Money is one of the most important things in a social economic society. Although Fibonacci series in nature is worth studying, it is more of a nicety than necessity. Without getting into arguments of chicken or egg first, it is safe to say there would have been little progress in math (or anything) if not for economic motivations.
Knowing some financial math is essential to one’s financial well-being. There are many well-trained and hardworking people who make good money but have little net worth. Had they been trained on financial math just a little, they might have become millionaires instead of living paycheck to paycheck.

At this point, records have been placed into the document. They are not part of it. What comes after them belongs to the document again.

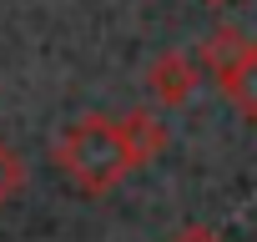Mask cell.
<instances>
[{
	"label": "cell",
	"instance_id": "cell-1",
	"mask_svg": "<svg viewBox=\"0 0 257 242\" xmlns=\"http://www.w3.org/2000/svg\"><path fill=\"white\" fill-rule=\"evenodd\" d=\"M56 167L86 192V197H101L111 187H121L132 177V157L121 147V132H116V116H101V111H86L76 116L71 127L56 137Z\"/></svg>",
	"mask_w": 257,
	"mask_h": 242
},
{
	"label": "cell",
	"instance_id": "cell-2",
	"mask_svg": "<svg viewBox=\"0 0 257 242\" xmlns=\"http://www.w3.org/2000/svg\"><path fill=\"white\" fill-rule=\"evenodd\" d=\"M147 86H152V96H157L162 106H187L192 91L202 86V66H197V56H187V51H162V56L152 61V71H147Z\"/></svg>",
	"mask_w": 257,
	"mask_h": 242
},
{
	"label": "cell",
	"instance_id": "cell-3",
	"mask_svg": "<svg viewBox=\"0 0 257 242\" xmlns=\"http://www.w3.org/2000/svg\"><path fill=\"white\" fill-rule=\"evenodd\" d=\"M116 132H121V147L132 157V167H147L167 152V121L152 116V111H126L116 116Z\"/></svg>",
	"mask_w": 257,
	"mask_h": 242
},
{
	"label": "cell",
	"instance_id": "cell-4",
	"mask_svg": "<svg viewBox=\"0 0 257 242\" xmlns=\"http://www.w3.org/2000/svg\"><path fill=\"white\" fill-rule=\"evenodd\" d=\"M252 46H257V41H247L242 31L222 26V31H212V36L197 46V66H202V71H212V81H222V76H227V71H232Z\"/></svg>",
	"mask_w": 257,
	"mask_h": 242
},
{
	"label": "cell",
	"instance_id": "cell-5",
	"mask_svg": "<svg viewBox=\"0 0 257 242\" xmlns=\"http://www.w3.org/2000/svg\"><path fill=\"white\" fill-rule=\"evenodd\" d=\"M217 91H222L247 121H257V46H252V51H247V56L217 81Z\"/></svg>",
	"mask_w": 257,
	"mask_h": 242
},
{
	"label": "cell",
	"instance_id": "cell-6",
	"mask_svg": "<svg viewBox=\"0 0 257 242\" xmlns=\"http://www.w3.org/2000/svg\"><path fill=\"white\" fill-rule=\"evenodd\" d=\"M21 187H26V167H21V157H16L6 142H0V207H6Z\"/></svg>",
	"mask_w": 257,
	"mask_h": 242
},
{
	"label": "cell",
	"instance_id": "cell-7",
	"mask_svg": "<svg viewBox=\"0 0 257 242\" xmlns=\"http://www.w3.org/2000/svg\"><path fill=\"white\" fill-rule=\"evenodd\" d=\"M167 242H227L217 227H182L177 237H167Z\"/></svg>",
	"mask_w": 257,
	"mask_h": 242
},
{
	"label": "cell",
	"instance_id": "cell-8",
	"mask_svg": "<svg viewBox=\"0 0 257 242\" xmlns=\"http://www.w3.org/2000/svg\"><path fill=\"white\" fill-rule=\"evenodd\" d=\"M212 6H222V0H212Z\"/></svg>",
	"mask_w": 257,
	"mask_h": 242
}]
</instances>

At a personal level, I want my children to learn, overtime, what is interest rate, what financial institutions (large is not necessarily evil) do, essentials of income tax structure, basic accounting and investment, credit score, pros and cons of using credit, etc., that are to equip them with the necessary knowledge to make important monetary decisions for themselves. As a mother, I do not know what is better way to love my children than to help them become independent, strong and successful—for this and for the lack of it in school education, we choose financial math.
I volunteer at a financial literacy program jointly sponsored by PBS and HSBC. The program is catered to high school students. The experiences with the high school seniors reinforced my focus on financial math for children.
These seniors are very close to 18 years of age, which means they would be legal to vote soon. We talked about getting money for college and finding jobs. But none of them knew how social security tax worked. None of them knew the two ways the US government raised money: tax and borrowing. It is not their fault. They had not been taught somehow. So we have to do something about that!
Below is a video of a series of interviews with college students. They know pop trivia very well but not at all about their financials. Quite a few mention their parents take care of the finances (and therefore they don’t have to know). The young urgently need to learn about financial math. We need to make financial math plain, simple, fun and everywhere.
- Revenue – Expense = Profit,
- Net worth= Asset – Liability
My dear children learned while we were shopping at IKEA that:
revenue = money coming in expense = money going out
profit = revenue – expense
Money that mommy earns from her work is revenue
Apartment rental income is revenue
Money we spent paying for everything we use is expense
asset = things that bring in profit
liability= things that do not bring in profit
Can you please tell me what are the assets and what are the liabilities that you know?
Money （钱）is very important in life, although it is quite pointless to compare it with things that are best not to be measured in money. Money is money. It does what it does. It is very important. Period.
I ask my children “If you have $100 and you spend $100. How much do you have left?” “Nothing left”. “Likewise, if you have $1,000,000 and you spend $1,000,000. How much do you have left?” “Zero!”
That is right. To be rich, it is not only important that one needs to make money, but also save money (节省）. My children know that we should buy things on sale as much as possible.
We were looking at historic prices of properties in Zillow.com. I showed them the time series of prices and point to the trough in 2009 “this is sale price” and the peak in 2005 “and this is the full price that we should never pay for. ”
When we go shopping, I try to let my children pay. Before we come to the cash register, if our shopping cart is not that full, I will ask them to try to sum up how much the total is and compare how close our calculation is to the actual.
There are just so many places and so many things to learn. I have explained to my children what a bank does, interest rate, what collateral means and so on. “Why do you think the bank employees are so nice to us by giving us candies/hot chocolate when they are helping us to keep our money?”